The major buckets appear to be loser, struggling, average, arrived, superstar and uncategorizable. My goal needless to say, is to be in the last bucket - the unknown, unquantifiable and therefore uninteresting entity. Their aim is to pull me into something more tangible. So anyways, the dude in question asked to find out what kind of technology I was working on these days. After some hemming and hawing at my end and some serious prodding on his, I confessed that I was doing business intelligence and web analytics stuff among other things.
Right away, he tells me that in my line of work I would find it impossible to stay employed stateside. The jobs are drying up fast and furious and only the most enterprising and technology savvy would survive. If I decided to head home to India (as I may very well need to in short order), the competition would so intense that I would need to work for peanuts if I even hoped to find a job. The cost of living in Indian metros being what it is, that would make for a very difficult life. In essence I was burrowing my way into my professional grave as I data mined my days away.
Now, cloud computing ( which is what said dude did for a living) was an area where a man could name his price home (America in his case as he had recently become a citizen) and abroad. There was a huge demand for his skills and no supply to speak of. Only recently a client in India had put him up at the Hyatt Regency for a couple of years so he could consult for them. They also paid him obscene amounts of money for his trouble. Just in case I was hoping to jump on the cloud computing gravy train, he was quick to point out that the chances of one such as myself being able to dig myself out of the hole that I was in were fairly slim. You get set in your ways and become incapable of staying on the bleeding edge of technology.

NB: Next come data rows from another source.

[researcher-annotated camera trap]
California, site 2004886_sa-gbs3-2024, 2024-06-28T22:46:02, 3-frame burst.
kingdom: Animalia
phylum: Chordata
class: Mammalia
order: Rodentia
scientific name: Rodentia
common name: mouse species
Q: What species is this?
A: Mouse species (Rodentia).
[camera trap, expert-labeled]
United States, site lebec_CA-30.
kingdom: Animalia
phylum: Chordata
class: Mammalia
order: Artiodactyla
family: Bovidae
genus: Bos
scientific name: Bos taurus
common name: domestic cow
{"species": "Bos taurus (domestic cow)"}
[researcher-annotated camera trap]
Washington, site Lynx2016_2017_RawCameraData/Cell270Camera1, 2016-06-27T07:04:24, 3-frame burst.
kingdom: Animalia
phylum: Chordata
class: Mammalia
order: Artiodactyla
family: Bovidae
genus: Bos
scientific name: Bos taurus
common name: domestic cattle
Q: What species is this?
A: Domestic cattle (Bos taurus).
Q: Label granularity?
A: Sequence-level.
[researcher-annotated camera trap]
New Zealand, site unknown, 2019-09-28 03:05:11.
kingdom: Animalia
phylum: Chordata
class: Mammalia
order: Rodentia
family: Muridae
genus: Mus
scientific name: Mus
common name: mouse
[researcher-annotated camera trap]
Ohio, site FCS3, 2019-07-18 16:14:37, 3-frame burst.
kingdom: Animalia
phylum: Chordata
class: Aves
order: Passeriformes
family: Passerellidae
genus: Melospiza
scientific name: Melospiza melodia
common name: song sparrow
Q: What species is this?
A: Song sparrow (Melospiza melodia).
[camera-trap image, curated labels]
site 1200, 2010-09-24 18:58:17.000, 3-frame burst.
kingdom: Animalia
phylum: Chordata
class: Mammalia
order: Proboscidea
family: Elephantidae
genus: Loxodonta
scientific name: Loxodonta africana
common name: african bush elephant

Each time I am subjected to one of these things, I wonder why I go through it in the first place. Part of the reason is curiosity - I am completely fascinated by how some desi bros think. They simply don't know when to stop once they get in the flow of self-aggrandization, specially when they can tell a sister she has it all wrong. I love to see if they have any limits at all. This dude went on for a full hour and to my credit I gave him my complete and undivided attention. If not anything else, I made a bro feel like king of the world.